Seberang Takir (Jawi: سبرڠ تاكير) is a small town in Kuala Nerus District, Terengganu, Malaysia. The  town consists of several fishing villages namely Kampung Baru Seberang Takir, Kampung Hulu Takir, Kampung Padang Takir, Kampung Batin and Kampung Seberang Takir itself.

History 
The name "Seberang" means "across" referring to the place (Seberang Takir) being across the Terengganu river separating it from the city of Kuala Terengganu. The name "takir" however means "cut" so the full name of the town is "Across to cut". Based on Terengganu history, Seberang Takir is a place where prisoners were held to serve capital punishment for their crimes by cutting off hands or feet.

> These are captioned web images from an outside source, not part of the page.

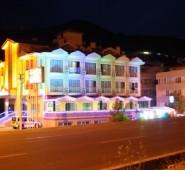 Gür Hotel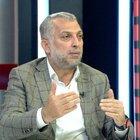 Metin Külünk: FETÖ ile mücadelede zaaf gösteren kurumlar var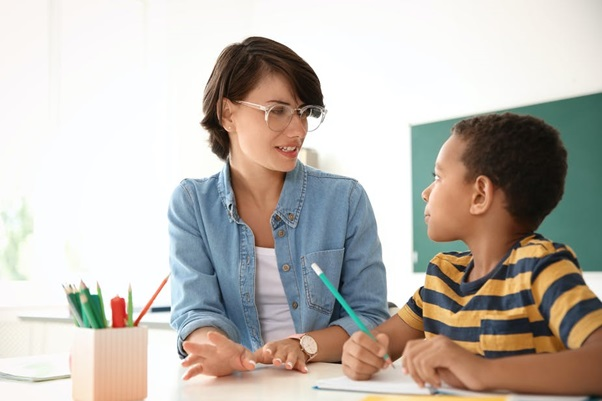 Essential Tips To Help You Find The Right Tutor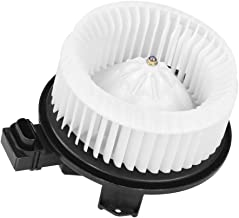AC Heater Blower Motor - Fits Honda Civic 2006, 2007, 2008, 2009, 2010, 2011, Jeep Wrangler 2007-2010 - Replaces 700194, 75821, 79310SNAA01, 79310-SNA-A01, PM9177 - HVAC Air Conditioner Fan Motor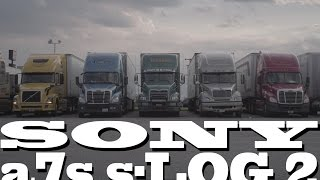 Truck Stop: a7s sLOG 2 (ungraded footage)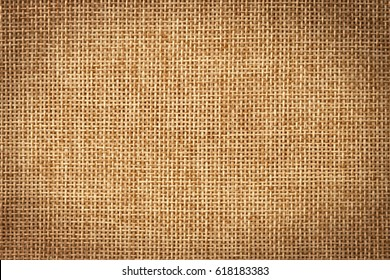 Brown sack texture for rice bag blacground
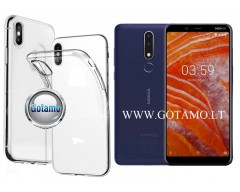 Skin silikoninis dėklas Nokia 3.1 Plus telefonams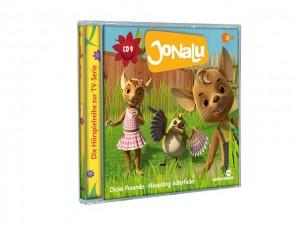 JoNaLu DVD 6, Hörspiel CD 9 und Soundtrack Staffel 2 (2)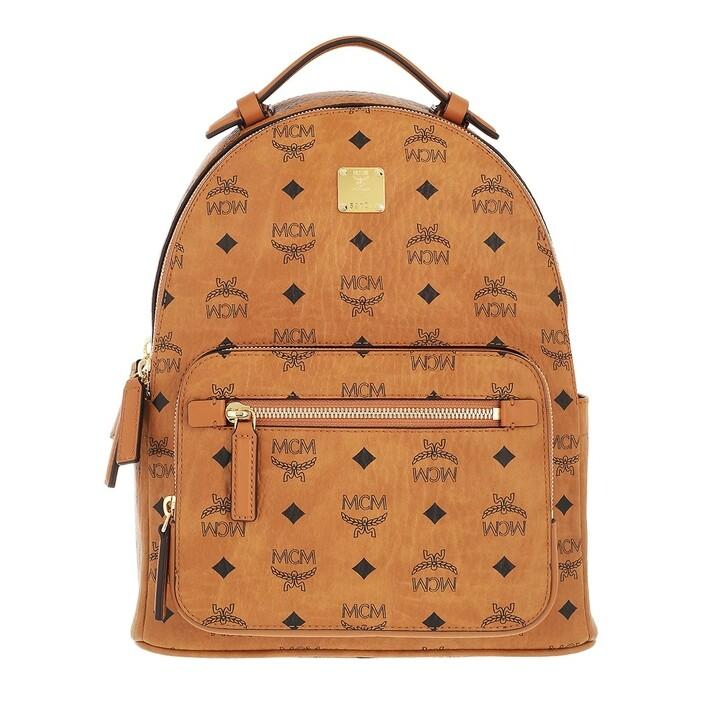 bags, MCM, Stark Visetos Backpack Small  Cognac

Seberang Takir later developed into a permanent settlement as kampongs started popped up along the northern shores of Terengganu river. For most of its history, Seberang Takir was put under the administration of Kuala Terengganu until 2014, where it became part of the newly-created district of Kuala Nerus (but the town still remains under the municipal jurisdiction of the Kuala Terengganu City Council even after the split).

Attractions 
Kuala Nerus side of Kuala Terengganu Drawbridge is located in Kampung Seberang Takir. Besides the bridge, the new mosque that is Masjid Kampung Seberang Takir is also located in the town and has become the main attraction in Seberang Takir. The parking lots near the Drawbridge is a famous food truck hotspot called Foodtruck Panoramik.